The current enterprise shift in strategic intent toward cloud services has major implications for the outsourcing market. I’ve blogged about the implications for the infrastructure outsourcing market. Clearly the strategic shift will also affect application development outsourcing. We see three major implications for this market.
Everest Group is working with large enterprises as they consider the issue around migrating to the cloud. It’s very clear that they over-provisioned their application development and maintenance teams. And they spend a lot of time and effort in managing teams rather than focusing them on delivering business value.
The as-a-service orientation seeks to address this by aligning apps with infrastructure by application or by service area application family.
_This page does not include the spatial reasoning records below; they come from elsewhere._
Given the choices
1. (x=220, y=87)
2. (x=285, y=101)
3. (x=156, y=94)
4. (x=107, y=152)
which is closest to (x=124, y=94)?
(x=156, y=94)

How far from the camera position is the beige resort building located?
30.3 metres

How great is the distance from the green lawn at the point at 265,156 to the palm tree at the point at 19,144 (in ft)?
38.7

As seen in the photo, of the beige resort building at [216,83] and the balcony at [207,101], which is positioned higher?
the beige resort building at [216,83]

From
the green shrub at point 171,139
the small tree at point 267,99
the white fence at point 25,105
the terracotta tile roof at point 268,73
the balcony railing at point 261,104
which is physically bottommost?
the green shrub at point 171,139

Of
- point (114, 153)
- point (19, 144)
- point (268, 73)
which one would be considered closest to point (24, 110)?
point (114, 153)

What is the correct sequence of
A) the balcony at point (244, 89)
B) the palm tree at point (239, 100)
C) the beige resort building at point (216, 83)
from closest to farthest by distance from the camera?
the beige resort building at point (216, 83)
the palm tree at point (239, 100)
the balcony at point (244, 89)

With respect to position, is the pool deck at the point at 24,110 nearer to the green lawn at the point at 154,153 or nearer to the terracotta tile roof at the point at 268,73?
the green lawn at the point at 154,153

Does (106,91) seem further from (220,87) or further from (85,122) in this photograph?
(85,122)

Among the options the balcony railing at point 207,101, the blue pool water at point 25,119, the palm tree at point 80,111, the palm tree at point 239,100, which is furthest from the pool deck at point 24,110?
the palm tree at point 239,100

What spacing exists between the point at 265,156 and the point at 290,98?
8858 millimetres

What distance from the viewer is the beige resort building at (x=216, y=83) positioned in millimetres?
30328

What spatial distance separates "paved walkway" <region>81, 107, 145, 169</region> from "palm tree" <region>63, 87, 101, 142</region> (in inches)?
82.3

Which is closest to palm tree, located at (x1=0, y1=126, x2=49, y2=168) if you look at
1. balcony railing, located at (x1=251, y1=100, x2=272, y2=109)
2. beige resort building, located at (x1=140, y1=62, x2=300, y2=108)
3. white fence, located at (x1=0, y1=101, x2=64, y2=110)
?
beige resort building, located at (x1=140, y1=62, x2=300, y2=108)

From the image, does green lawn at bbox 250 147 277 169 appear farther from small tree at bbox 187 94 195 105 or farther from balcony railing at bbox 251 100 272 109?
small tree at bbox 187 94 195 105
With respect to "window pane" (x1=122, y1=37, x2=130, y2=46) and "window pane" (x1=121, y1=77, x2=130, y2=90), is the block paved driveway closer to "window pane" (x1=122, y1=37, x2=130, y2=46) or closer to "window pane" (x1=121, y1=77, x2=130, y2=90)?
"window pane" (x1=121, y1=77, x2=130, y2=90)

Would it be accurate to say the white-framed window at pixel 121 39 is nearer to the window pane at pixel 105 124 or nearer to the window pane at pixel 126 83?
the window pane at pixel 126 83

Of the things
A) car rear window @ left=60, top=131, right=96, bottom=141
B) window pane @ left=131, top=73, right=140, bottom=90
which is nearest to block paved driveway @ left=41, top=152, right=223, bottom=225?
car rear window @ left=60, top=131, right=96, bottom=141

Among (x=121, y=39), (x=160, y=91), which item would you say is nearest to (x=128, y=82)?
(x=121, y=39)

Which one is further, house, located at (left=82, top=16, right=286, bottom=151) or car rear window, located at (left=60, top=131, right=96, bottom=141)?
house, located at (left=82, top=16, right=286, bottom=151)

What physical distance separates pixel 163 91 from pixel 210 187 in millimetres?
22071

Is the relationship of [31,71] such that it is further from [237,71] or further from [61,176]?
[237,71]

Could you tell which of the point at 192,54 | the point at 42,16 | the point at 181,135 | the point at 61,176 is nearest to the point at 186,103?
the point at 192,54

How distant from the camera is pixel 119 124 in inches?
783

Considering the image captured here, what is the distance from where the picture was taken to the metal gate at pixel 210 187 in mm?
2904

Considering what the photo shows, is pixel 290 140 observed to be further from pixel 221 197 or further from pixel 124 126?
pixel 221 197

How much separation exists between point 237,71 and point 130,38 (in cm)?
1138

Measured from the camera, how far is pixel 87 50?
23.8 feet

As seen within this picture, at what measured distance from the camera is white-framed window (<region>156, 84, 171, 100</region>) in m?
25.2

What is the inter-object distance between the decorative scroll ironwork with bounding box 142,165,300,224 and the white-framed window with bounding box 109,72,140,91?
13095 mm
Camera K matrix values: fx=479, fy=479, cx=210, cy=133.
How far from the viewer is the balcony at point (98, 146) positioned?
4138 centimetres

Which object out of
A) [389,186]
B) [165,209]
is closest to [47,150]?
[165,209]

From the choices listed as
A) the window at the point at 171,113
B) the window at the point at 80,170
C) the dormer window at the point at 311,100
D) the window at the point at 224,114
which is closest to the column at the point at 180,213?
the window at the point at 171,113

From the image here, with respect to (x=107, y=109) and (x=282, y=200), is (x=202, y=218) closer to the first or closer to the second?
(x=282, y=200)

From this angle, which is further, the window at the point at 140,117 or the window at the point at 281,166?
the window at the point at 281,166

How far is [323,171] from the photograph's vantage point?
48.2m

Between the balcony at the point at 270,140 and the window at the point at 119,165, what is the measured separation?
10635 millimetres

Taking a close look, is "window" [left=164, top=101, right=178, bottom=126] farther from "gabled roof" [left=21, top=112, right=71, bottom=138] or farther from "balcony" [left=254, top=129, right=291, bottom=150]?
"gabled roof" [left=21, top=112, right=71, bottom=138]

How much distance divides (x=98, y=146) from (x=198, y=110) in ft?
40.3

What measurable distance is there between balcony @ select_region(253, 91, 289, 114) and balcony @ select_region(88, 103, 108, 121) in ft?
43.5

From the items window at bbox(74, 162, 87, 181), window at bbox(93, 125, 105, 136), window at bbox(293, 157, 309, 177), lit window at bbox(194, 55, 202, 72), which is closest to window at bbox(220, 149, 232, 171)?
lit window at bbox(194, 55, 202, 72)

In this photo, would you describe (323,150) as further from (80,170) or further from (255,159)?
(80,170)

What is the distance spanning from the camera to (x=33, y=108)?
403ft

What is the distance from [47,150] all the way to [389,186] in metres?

Increasingly application maintenance and development are more commoditized and less sticky than they were in the past. We see this demonstrated in the big jump in challenger wins in recompetes.
Implications
- The incumbent providers will need to shift to new models or suffer loss of market share. However, it is unclear at this time whether or not providers that have succeeded with the traditional factory arbitrage model will be able to make the shift, potentially opening the door for a new range of challengers coming through.
- The shift to an as-a-service orientation appears to put more emphasis on the need for provider domain and industry expertise
- The as-a-service model also will require a greater proportion of flexible delivery close to the user, hence challenging Indian firms’ established factory model so prevalent in the arbitrage era.
The implications are still emerging. But it is already clear that the services industry has a potential challenger model emerging in the outsourcing applications development space.